Il est étonnant de constater la similitude. Une machine intelligente doit traiter un grand nombre de données pour en extraire la solution optimale (ainsi, dans l’un de nos exemples précédents, la reconnaissance d’un visage). Un consommateur rationnel doit de même choisir la liste de produits qui satisferont ses besoins – une donnée pour eux de nature purement individuelle – compte tenu de son budget, et il choisira la solution optimale, celle qui, sous contrainte, maximisera sa satisfaction – un terme vague, emprunté au registre de l’apaisement de la soif ou de la faim. Il fera encore mieux, car il procédera à des « anticipations rationnelles » : il aura en effet calculé ce que sera le marché de demain et ce qu’il aura en moins dans sa bourse en fonction des impôts qu’il aura versés. Même chose pour l’entrepreneur « rationnel » qui prendra des décisions d’investissement en fonction de ses ressources financières, de l’état du marché et de ses évolutions à prévoir.
Tout cela, a-t-on fini par remarquer, ne tient aucun compte de la « complexité humaine ». Comme l’économie « comportementale » aura montré que divers facteurs autres que la préférence individuelle et la taille du porte-monnaie interviennent (des facteurs sociaux, culturels etc.), et qu’elle l’aura vérifié en laboratoire, sinon on ne la croirait pas, on se déclare prêt aujourd’hui à injecter des doses d’autres sciences humaines (la psychologie, la sociologie, la science politique) dans le modèle de base, autrement dit à complexifier un peu les équations pour se rapprocher des comportements effectifs. Mais voilà, on reste dans la perspective machiniste de l’optimisation sous contrainte, en ajoutant des facteurs.
Or, comme on l’a dit, les machines intelligentes ne fonctionnent que si leur domaine est à la fois strictement limité et doté de complétude. Rien de tel chez l’être humain d’abord parce qu’il n’a pas la puissance de calcul d’une machine (il ne peut comparer en un bref instant des quantités de produits et de prix), ensuite et surtout parce qu’il est mû par ce que Adam Smith appelait des « passions » parfaitement déraisonnables. Par exemple la passion de ce collectionneur qui n’a nullement l’intention d’être un vendeur ou un spéculateur, est totalement incompréhensible, puisque son « besoin » semble illimité. A y réfléchir, on s’aperçoit que la plupart des choix humains sont « irrationnels », n’en déplaise à ceux qui voient le choix d’un conjoint ou l’acte délinquant, voire criminel, comme le résultat d’un calcul coût/avantage. Et le plus fort est que les publicitaires le savent bien : ils ne vont pas seulement vous vanter les qualités d’un produit par rapport aux produits concurrents, ils vont lui associer les fantasmes les plus invraisemblables ou les plus délirants. Le choix rationnel existe certes,  mais il est de faible portée et très subordonné. C’est pourquoi une politique qui ne prendrait pas en considération les passions humaines serait vouée à l’échec ou ne réussirait que par une dictature sur les besoins, dictature dont le ciblage des centres d’intérêt du consommateur par les géants de l’internet à des fins publicitaires est déjà une forme.
Mais que faut-il entendre par « passions » ? Soyons simples. Au moins deux choses : des affects et des pulsions, ce dont toute machine est dénuée.

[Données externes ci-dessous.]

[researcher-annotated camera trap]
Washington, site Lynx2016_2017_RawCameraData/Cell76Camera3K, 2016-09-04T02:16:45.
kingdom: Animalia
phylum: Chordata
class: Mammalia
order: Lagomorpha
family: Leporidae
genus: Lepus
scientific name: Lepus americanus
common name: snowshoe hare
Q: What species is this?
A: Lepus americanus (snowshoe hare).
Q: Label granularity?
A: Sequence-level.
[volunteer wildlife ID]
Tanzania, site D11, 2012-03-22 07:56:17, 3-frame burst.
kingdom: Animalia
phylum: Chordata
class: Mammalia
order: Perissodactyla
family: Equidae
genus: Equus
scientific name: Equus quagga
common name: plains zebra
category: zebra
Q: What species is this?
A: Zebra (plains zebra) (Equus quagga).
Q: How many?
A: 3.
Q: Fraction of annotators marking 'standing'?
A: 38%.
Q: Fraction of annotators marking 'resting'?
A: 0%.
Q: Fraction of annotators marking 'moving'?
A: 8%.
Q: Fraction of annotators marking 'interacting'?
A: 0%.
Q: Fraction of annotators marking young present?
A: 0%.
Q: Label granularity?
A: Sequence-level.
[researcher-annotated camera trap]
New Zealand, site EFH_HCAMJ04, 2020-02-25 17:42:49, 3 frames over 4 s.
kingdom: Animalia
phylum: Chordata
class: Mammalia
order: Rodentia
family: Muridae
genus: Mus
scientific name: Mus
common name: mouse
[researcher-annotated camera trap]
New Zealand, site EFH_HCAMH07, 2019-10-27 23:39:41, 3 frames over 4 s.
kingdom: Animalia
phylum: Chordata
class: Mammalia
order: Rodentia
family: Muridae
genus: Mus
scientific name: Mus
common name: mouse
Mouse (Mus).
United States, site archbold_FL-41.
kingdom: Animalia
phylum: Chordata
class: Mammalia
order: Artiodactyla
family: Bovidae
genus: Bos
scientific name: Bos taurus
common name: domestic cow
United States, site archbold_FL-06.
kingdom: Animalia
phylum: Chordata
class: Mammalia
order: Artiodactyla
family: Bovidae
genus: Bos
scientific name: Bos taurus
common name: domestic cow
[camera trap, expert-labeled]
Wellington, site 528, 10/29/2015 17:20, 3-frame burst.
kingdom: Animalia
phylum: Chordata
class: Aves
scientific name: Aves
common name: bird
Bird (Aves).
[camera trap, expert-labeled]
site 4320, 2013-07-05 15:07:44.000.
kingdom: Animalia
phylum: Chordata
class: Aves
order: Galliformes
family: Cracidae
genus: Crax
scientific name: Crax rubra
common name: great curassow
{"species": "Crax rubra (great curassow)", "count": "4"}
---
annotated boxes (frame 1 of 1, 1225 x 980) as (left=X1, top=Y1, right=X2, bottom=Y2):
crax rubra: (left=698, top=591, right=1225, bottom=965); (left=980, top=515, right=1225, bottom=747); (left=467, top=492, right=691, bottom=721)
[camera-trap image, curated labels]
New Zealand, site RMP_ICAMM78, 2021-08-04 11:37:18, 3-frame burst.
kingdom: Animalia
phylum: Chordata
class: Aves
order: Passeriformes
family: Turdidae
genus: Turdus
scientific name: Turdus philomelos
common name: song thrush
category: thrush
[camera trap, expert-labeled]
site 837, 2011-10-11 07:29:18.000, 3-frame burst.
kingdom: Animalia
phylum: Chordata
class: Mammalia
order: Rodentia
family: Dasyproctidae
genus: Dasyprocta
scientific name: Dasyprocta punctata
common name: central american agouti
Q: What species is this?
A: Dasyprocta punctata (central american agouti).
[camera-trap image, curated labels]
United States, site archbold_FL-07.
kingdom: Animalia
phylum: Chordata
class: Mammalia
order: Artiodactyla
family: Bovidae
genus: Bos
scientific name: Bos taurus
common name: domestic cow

Les machines intelligentes ne peuvent que simuler des affects

Les concepteurs de machines ont voulu faire comme si elles avaient des émotions. De très nombreux laboratoires dans le monde s’attachent à créer des robots humanoïdes, avec lesquels on puisse communiquer comme avec des êtres humains. Le marché potentiel est immense, face à toutes les privations ou frustrations de liens interhumains. On crée donc des robots pour tenir compagnie à des personnes âgées et esseulées, pas forcément humanoïdes d’ailleurs (ils peuvent simuler un chien de compagnie), on crée des robots pour que les enfants puissent jouer avec comme de petits amis, on crée pour des adolescents attardés ou timides une « bonne copine » virtuelle ou matérielle (plus rarement un bon copain) afin de remplacer une copine réelle, on fabrique des robots sexuels pour des jeunes hommes (plus rarement des jeunes femmes) en panne de rapports réels (les Japonais sont très souvent vierges jusqu’à la trentaine). Est-il besoin de le dire, ces robots n’éprouvent aucune émotion, car ils n’ont que l’équivalent d’un bout de cortex, mais pas d’hypothalamus, pas de zones de plaisir. Ils ne présentent donc que des signes d’émotion (sourires, mouvements des yeux, quelques expressions langagières, et naturellement pas de signaux de stress ou de peur). Admettons que la reproduction des émotions humaines dans des robots « bio-inspirés » puisse aider les neurosciences à progresser, cela risque quand même de favoriser la robotisation des relations et des services les plus indispensables à l’équilibre psychique et de pousser les individus vers une forme d’autisme social (les enfants, eux, savent très bien faire la différence entre leurs jouets les plus imitatifs et les relations réelles).
La dérive machinique est encore plus grave quand on aborde le domaine des pulsions.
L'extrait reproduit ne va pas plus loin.